Question

List various exceptional conditions that have occurred throughout this text. List as many additional exceptional conditions as you can. For each of these exceptions, describe briefly how a program typically would handle the exception, using the exception-handling techniques discussed in this chapter. Some typical exceptions are division by zero, arithmetic overflow, array subscript out of bounds, exhaustion of the free store, etc.

Short answer

To manage exceptions like division by zero, overflow, out-of-bounds errors, and memory exhaustion, use try-catch blocks to handle errors gracefully.

Step-by-step solution

Identify Division by Zero Exception

Division by zero is an arithmetic operation where a number is divided by zero, resulting in an undefined value. In a programming context, dividing a number by zero typically results in a runtime error. To handle this exception, many programs use a try-catch block where the division operation is wrapped in a try block, and any division by zero is caught in the catch block. The program can then display an error message or assign a default value.

Tackle Arithmetic Overflow Exception

Arithmetic overflow occurs when a calculation exceeds the maximum value a variable can store. To handle overflow, most programming languages offer specific exceptions that can be caught, such as an `OverflowException` in C#. The program can attempt to handle overflow by using larger data types or by encapsulating the arithmetic operation in a try-catch block and providing a meaningful error message.

Manage Array Subscript Out of Bounds

An array subscript out of bounds occurs when a program tries to access an array element with an index greater than the array's size. To handle this exception, you can use bounds-checking methods provided by the language or manually check if an index is within the valid range before accessing the array. If an invalid index is detected, a try-catch block can be used to catch the exception and handle it appropriately.

Resolve Exhaustion of Free Store (Memory)

Memory exhaustion happens when a program tries to allocate more memory than is available in the free store. To handle this situation, most languages allow catching this exception using specific constructs like a `bad_alloc` exception in C++ or an `OutOfMemoryError` in Java. Upon catching the exception, the program can free unnecessary resources or prompt the user to close other applications to free memory.

Detect Input/Output Exceptions

Input/Output exceptions occur during file operations, such as when a file that the program tries to read does not exist. A program can handle such exceptions by using try-catch blocks to catch any IO-related exceptions. Once caught, the program may retry the operation, ask the user for a new file path, or log an error message for further action.

Key concepts

Division by Zero

Division by zero occurs when you attempt to divide a number by zero, which is mathematically undefined. In programming, this often results in a runtime error that can cause your program to crash. To prevent this, programmers typically use exception handling techniques like try-catch blocks.

Within a try-catch block, the operation that might lead to division by zero is placed inside the 'try' block. If the operation attempts to divide by zero, the 'catch' block is triggered.

• The 'catch' block can handle the error by displaying an error message to the user, which explains what went wrong.
• An alternative might be to set a default return value and allow the program to continue executing safely.

It's important to always validate inputs where division is involved to avoid division by zero at the source. This can mean checking for zero in the divisor and deciding on an appropriate action, such as prompting the user to enter a new number.

Arithmetic Overflow

Arithmetic overflow happens when a calculation produces a result that exceeds the storage capacity of the data type intended to hold it. For instance, adding two large integers may result in a value that cannot be stored in an int variable.

To handle arithmetic overflow, several strategies are possible:

• Use larger data types that can store bigger numbers. For example, using a long instead of an int.
• Implement exception handling through try-catch blocks, specifically catching an ``OverflowException`` in languages like C#.
• In some cases, set or log an overflow flag that can be checked elsewhere in the program to adjust for the overflow condition.

These prevention techniques help maintain the stability of the program by politely managing any unintended large-scale results.

Array Subscript Out of Bounds

An "array subscript out of bounds" error occurs when you try to access an index in an array that does not exist. For example, if an array has ten elements, trying to access the 11th element will trigger this error. This can lead to unpredictable behavior in your program.

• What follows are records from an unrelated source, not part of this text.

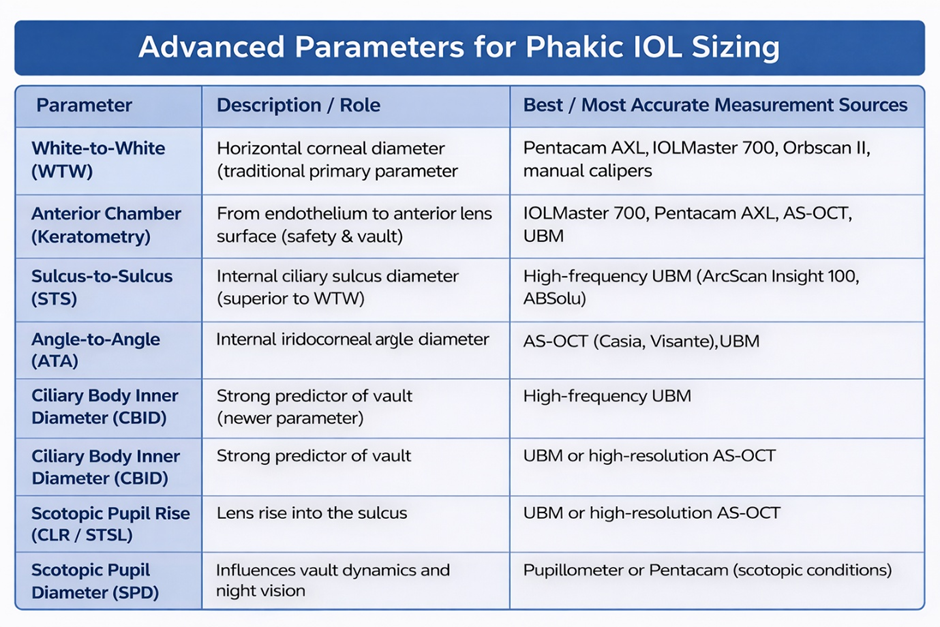 Advanced Parameters for Phakic IOL Sizing

| Parameter | Description / Role | Best / Most Accurate Measurement Sources |
|---|---|---|
| White-to-White (WTW) | Horizontal corneal diameter (traditional primary parameter | Pentacam AXL, IOLMaster 700, Orbscan II, manual calipers |
| Anterior Chamber (Keratometry) | From endothelium to anterior lens surface (safety & vault) | IOLMaster 700, Pentacam AXL, AS-OCT, UBM |
| Sulcus-to-Sulcus (STS) | Internal ciliary sulcus diameter (superior to WTW) | High-frequency UBM (ArcScan Insight 100, ABSolu) |
| Angle-to-Angle (ATA) | Internal iridocorneal argle diameter | AS-OCT (Casia, Visante),UBM |
| Ciliary Body Inner Diameter (CBID) | Strong predictor of vault (newer parameter) | High-frequency UBM |
| Ciliary Body Inner Diameter (CBID) | Strong predictor of vault | UBM or high-resolution AS-OCT |
| Scotopic Pupil Rise (CLR / STSL) | Lens rise into the sulcus | UBM or high-resolution AS-OCT |
| Scotopic Pupil Diameter (SPD) | Influences vault dynamics and night vision | Pupillometer or Pentacam (scotopic conditions) |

To avoid such problems, programmers often use:

• Bounds-checking methods provided by programming languages, which automatically validate index values.
• Manual checks to ensure the index is within valid bounds before accessing the array.

Using these techniques, a program can prevent illegal index access and thus avert potential runtime errors. If an out-of-bounds index is detected, it can be caught in a try-catch block, which can then log a warning and prevent the program from crashing.

Memory Management

Effective memory management is critical to ensure efficient and stable software. Problems such as memory leaks or exhaustion of available memory can lead to crashes or poor performance. Memory exhaustion occurs when a program tries to allocate more memory than is available in system resources.

To handle memory-related exceptions, developers should:

• Use exception handling like C++'s `bad_alloc` to manage situations where memory cannot be allocated.
• Free unused resources where possible, thereby ensuring that memory is available when needed.
• Encourage user actions to close unused applications to free up additional memory, especially in resource-constrained environments.

By employing these techniques, programs can maintain efficiency and gracefully handle cases where memory is limited.